Author: Sasha Turner
Publisher: University of Pennsylvania Press
Published: 2017-05-05
Total Pages: 327
ISBN-13: 081229405X
DOWNLOAD EBOOKIt is often thought that slaveholders only began to show an interest in female slaves' reproductive health after the British government banned the importation of Africans into its West Indian colonies in 1807. However, as Sasha Turner shows in this illuminating study, for almost thirty years before the slave trade ended, Jamaican slaveholders and doctors adjusted slave women's labor, discipline, and health care to increase birth rates and ensure that infants lived to become adult workers. Although slaves' interests in healthy pregnancies and babies aligned with those of their masters, enslaved mothers, healers, family, and community members distrusted their owners' medicine and benevolence. Turner contends that the social bonds and cultural practices created around reproductive health care and childbirth challenged the economic purposes slaveholders gave to birthing and raising children.

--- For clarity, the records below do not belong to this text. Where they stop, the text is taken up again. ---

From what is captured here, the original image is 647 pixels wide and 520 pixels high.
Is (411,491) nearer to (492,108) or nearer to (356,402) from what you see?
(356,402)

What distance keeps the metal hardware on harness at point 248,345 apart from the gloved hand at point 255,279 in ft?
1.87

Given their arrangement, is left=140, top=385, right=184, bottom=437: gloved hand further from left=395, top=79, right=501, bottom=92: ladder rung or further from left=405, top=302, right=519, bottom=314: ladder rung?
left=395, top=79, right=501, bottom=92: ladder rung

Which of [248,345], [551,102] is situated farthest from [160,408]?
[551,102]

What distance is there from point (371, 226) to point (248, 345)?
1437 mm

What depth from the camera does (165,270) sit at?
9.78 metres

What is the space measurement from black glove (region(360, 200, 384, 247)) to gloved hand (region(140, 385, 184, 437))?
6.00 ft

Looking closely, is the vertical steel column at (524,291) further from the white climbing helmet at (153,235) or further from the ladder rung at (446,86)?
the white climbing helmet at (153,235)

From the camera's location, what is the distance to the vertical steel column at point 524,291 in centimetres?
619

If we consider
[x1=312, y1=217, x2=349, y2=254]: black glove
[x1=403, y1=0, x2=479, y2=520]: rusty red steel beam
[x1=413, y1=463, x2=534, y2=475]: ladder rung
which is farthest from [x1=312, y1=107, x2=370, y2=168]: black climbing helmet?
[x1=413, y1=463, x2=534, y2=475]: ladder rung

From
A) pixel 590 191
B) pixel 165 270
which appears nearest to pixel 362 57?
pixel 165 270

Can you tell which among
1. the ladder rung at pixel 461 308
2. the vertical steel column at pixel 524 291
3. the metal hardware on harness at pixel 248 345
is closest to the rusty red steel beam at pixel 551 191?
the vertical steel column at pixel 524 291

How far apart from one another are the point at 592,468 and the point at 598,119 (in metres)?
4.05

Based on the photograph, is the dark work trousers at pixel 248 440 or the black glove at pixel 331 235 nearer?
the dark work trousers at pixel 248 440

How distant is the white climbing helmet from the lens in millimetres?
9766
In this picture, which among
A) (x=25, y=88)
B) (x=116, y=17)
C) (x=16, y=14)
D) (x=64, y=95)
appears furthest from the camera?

Through powerful stories that place the reader on the ground in plantation-era Jamaica, Contested Bodies reveals enslaved women's contrasting ideas about maternity and raising children, which put them at odds not only with their owners but sometimes with abolitionists and enslaved men. Turner argues that, as the source of new labor, these women created rituals, customs, and relationships around pregnancy, childbirth, and childrearing that enabled them at times to dictate the nature and pace of their work as well as their value. Drawing on a wide range of sources—including plantation records, abolitionist treatises, legislative documents, slave narratives, runaway advertisements, proslavery literature, and planter correspondence—Contested Bodies yields a fresh account of how the end of the slave trade changed the bodily experiences of those still enslaved in Jamaica.